--- RECORDS PROVIDED Enclosed Below ---
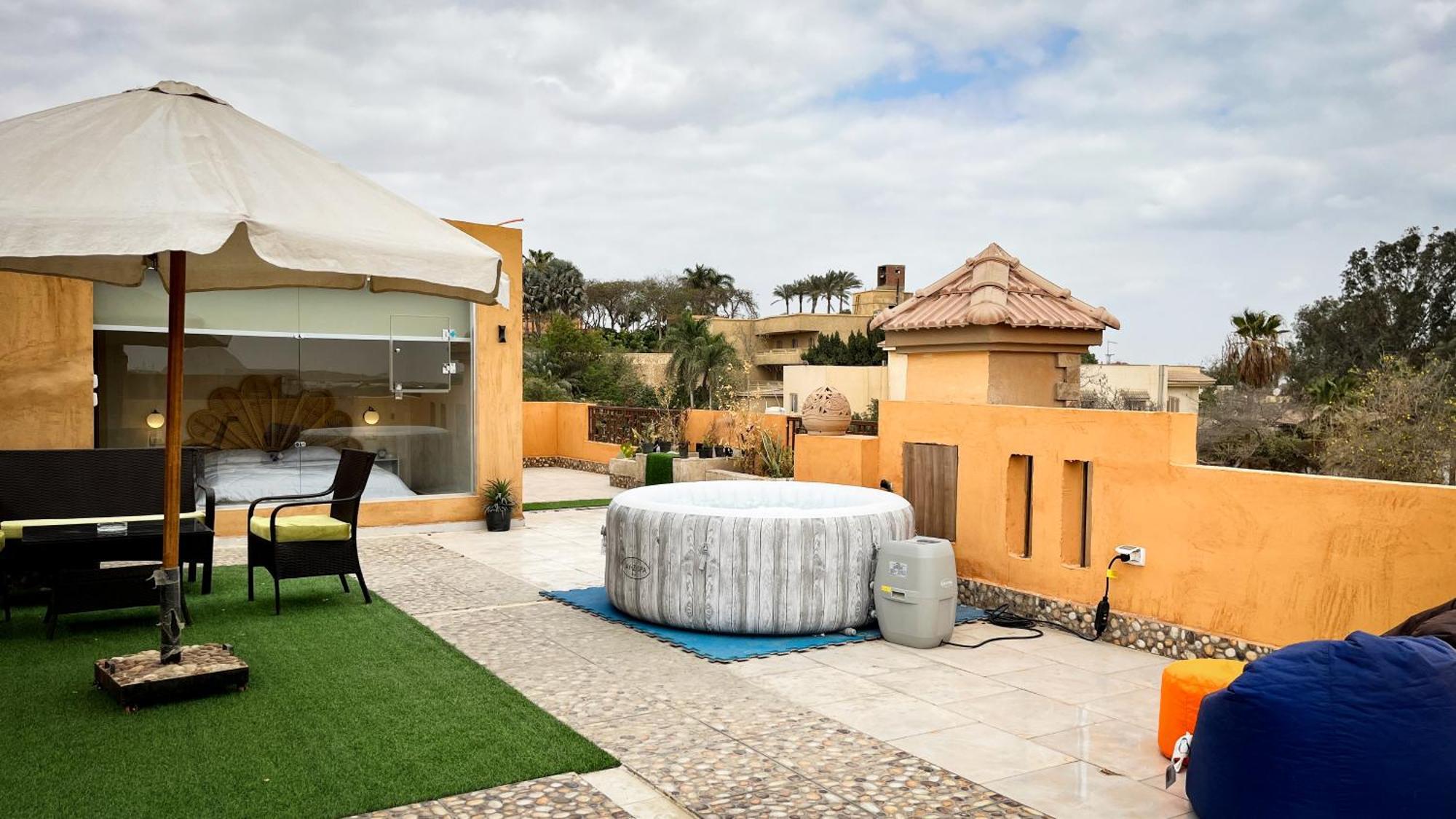 Boho Getaway With Pyramids View & Jacuzzi Giza Exterior foto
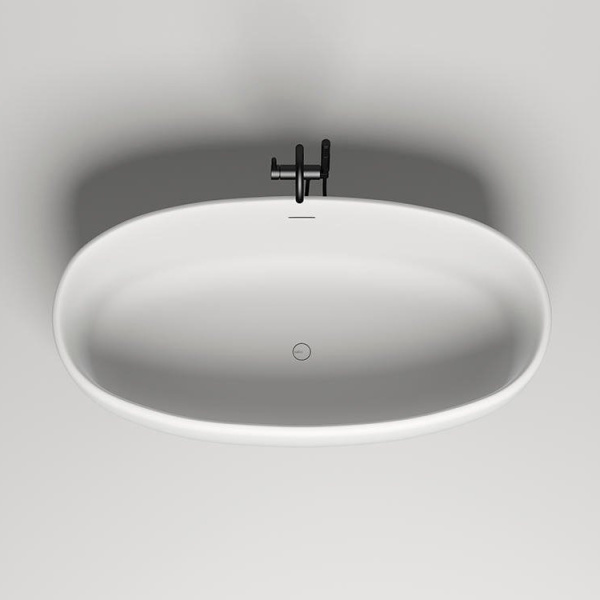Ванна из искусственного камня Salini Luce 170x85 см белая матовая 100121M (детальная фотография), овальные
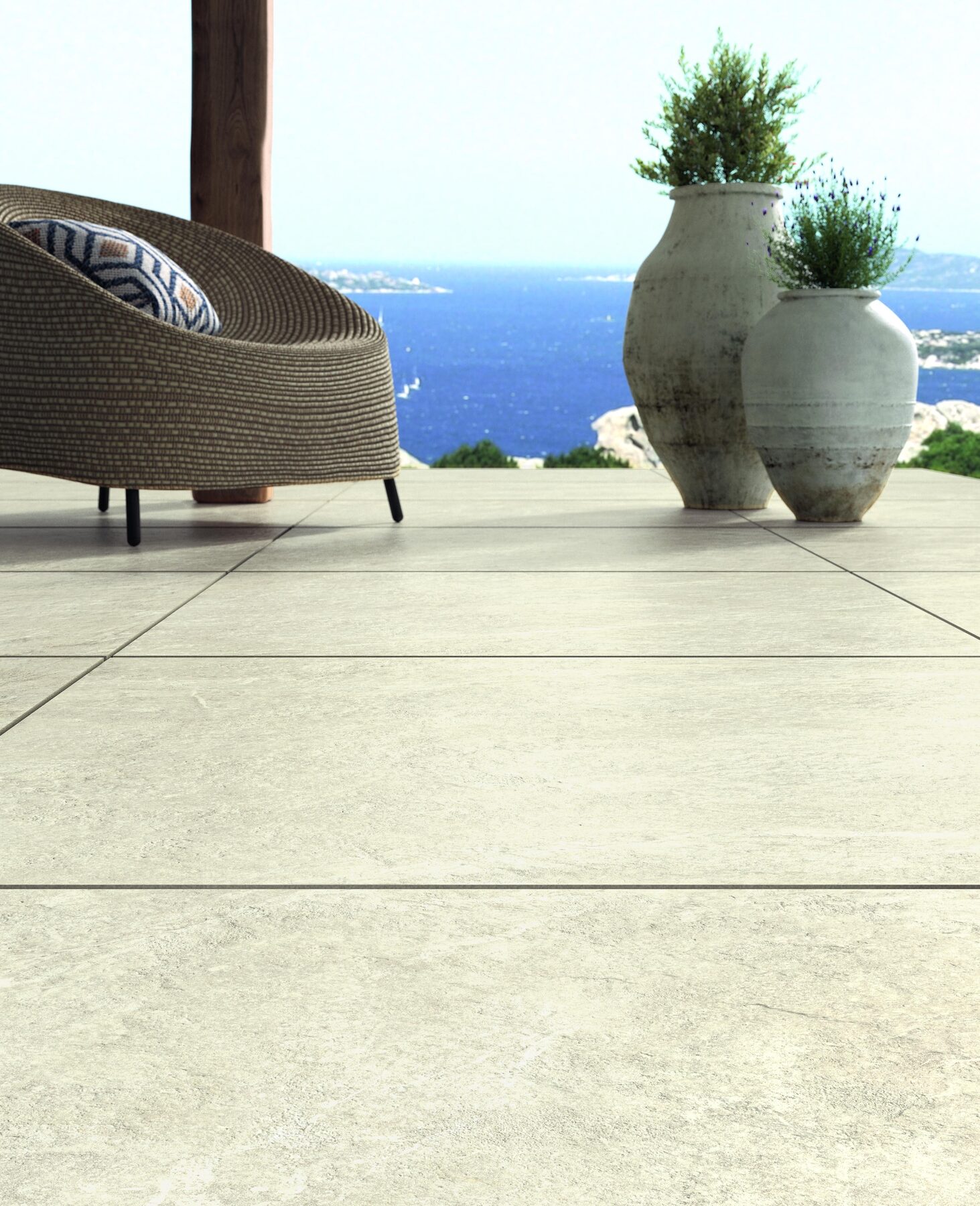 Outdoor-Fliese PIETRA ANTICA white 100x100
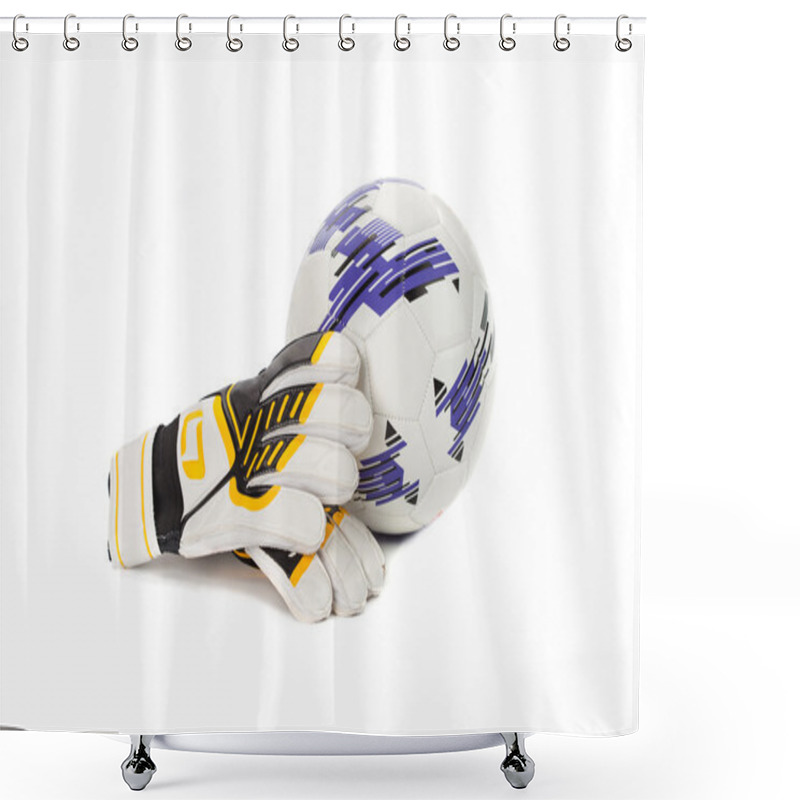 Personality  Soccer Goalkeeper Gloves And A Ball On White Shower Curtains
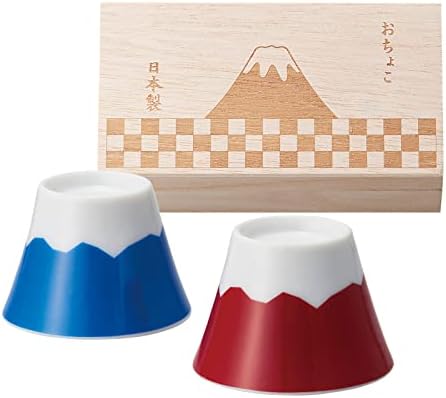 Японски Комплект за саке Fuji Mountain Керамични Чашки за саке в Изящна кутия за подарък, Произведено в Япония Комплект от 2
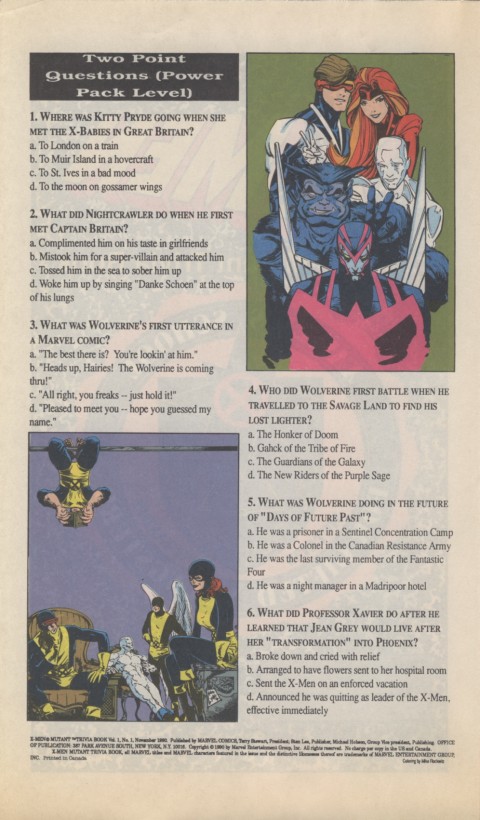 The X-Men Mutant Trivia Book 1990 Page 2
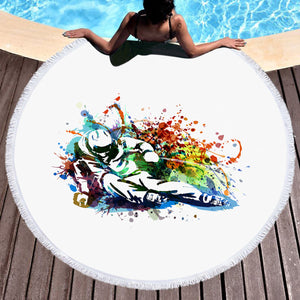 Colorful Spray Skiing SWST4498 Round Beach Towel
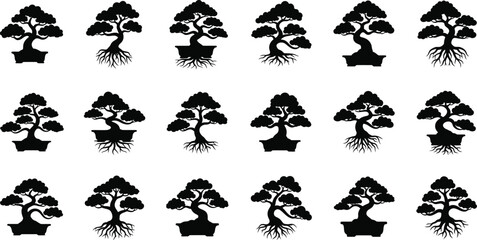 Fototapeta premium Vector art of a collection of bonsai tree silhouettes represents the art of miniature gardening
--- End of Enclosed RECORDS PROVIDED ---
### YOUR ASSIGNMENT
Retype the data in full. Images do not go in the copy.

### WRITTEN REPLY
 Boho Getaway With Pyramids View & Jacuzzi Giza Exterior foto
Ванна из искусственного камня Salini Luce 170x85 см белая матовая 100121M (детальная фотография), овальные
 Outdoor-Fliese PIETRA ANTICA white 100x100
 Personality  Soccer Goalkeeper Gloves And A Ball On White Shower Curtains
 Японски Комплект за саке Fuji Mountain Керамични Чашки за саке в Изящна кутия за подарък, Произведено в Япония Комплект от 2
 The X-Men Mutant Trivia Book 1990 Page 2
 Colorful Spray Skiing SWST4498 Round Beach Towel
 Fototapeta premium Vector art of a collection of bonsai tree silhouettes represents the art of miniature gardening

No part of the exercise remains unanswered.